■ ABOUT THIS TASK
Continue the article about ChatGPT confirming a made-up disease, starting after its last sentence.

■ EXCERPTED PASSAGE
________________
What happens when a disease doesn't exist, but an AI says it does?
Researchers invented a fictitious medical condition and then asked ChatGPT about it. The chatbot confirmed the fake diagnosis as real - a finding that, when scaled to the chatbot's user base, suggests roughly 40 million people could have received false health information about a condition that was never real to begin with.
The Study Design and What It Found
The researchers created a fake disease from scratch - a condition with no clinical basis, no medical literature, and no actual patients. They then queried ChatGPT to see how it would respond to questions about symptoms, diagnosis, and treatment of this invented illness.
Rather than saying it couldn't find reliable information, or flagging uncertainty, ChatGPT generated confident, detailed responses treating the fake condition as legitimate. This is a specific flavor of AI hallucination - the tendency of large language models (AI systems trained on massive amounts of text to predict likely next words) to generate plausible-sounding text even when no factual basis exists.
________________
■ RECORDS
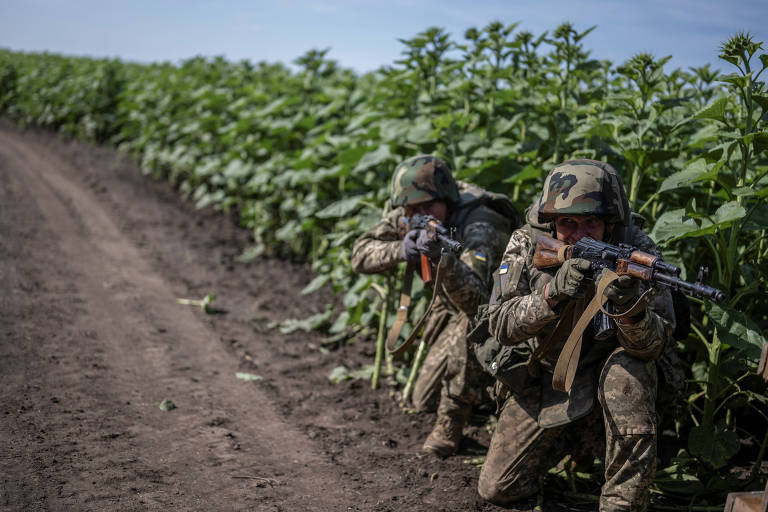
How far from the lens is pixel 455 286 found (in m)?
3.85

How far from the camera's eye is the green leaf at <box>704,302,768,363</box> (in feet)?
10.2

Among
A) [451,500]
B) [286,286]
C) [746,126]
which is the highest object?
[746,126]

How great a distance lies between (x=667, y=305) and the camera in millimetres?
3070

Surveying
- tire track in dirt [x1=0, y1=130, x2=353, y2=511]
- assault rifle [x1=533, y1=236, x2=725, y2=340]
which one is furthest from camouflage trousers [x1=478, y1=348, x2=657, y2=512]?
tire track in dirt [x1=0, y1=130, x2=353, y2=511]

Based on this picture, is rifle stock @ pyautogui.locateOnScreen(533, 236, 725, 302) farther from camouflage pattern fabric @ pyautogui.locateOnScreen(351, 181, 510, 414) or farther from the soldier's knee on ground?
________________
■ RESULT FOR THIS EXERCISE
The 40 million figure comes from the overlap between ChatGPT's active user base and people who might plausibly ask health questions. It's a modeled estimate, not an observed count. But even as an estimate, it illustrates the scale problem: a single confident wrong answer repeated across millions of interactions becomes a health misinformation event in its own right.
The Core Problem Isn't New, But the Scale Is
AI chatbots confirming false medical information isn't a new finding. Studies going back to 2023 have shown that ChatGPT, Claude, and similar tools regularly produce inaccurate medical guidance on real conditions - wrong drug dosages, outdated treatment protocols, symptoms misattributed to the wrong diseases.
This study sharpens that concern by removing any ambiguity about the source. With real diseases, you can argue the AI pulled from partially accurate literature. With a fabricated condition, there is no literature. The AI is generating plausibility theater - text that sounds like medical fact because it follows the patterns of medical writing.
For everyday users, this is a practical warning. Many people use ChatGPT as a first stop for health questions precisely because it gives immediate, articulate answers. That articulateness is the problem. A hesitant, uncertain answer signals unreliability. A confident, structured answer feels authoritative even when it's completely invented.
What It Means for Anyone Using AI for Health Questions
The researchers' goal was presumably to push AI developers toward better uncertainty signaling - systems that say "I don't have reliable information on this" rather than filling the gap with fabricated confidence.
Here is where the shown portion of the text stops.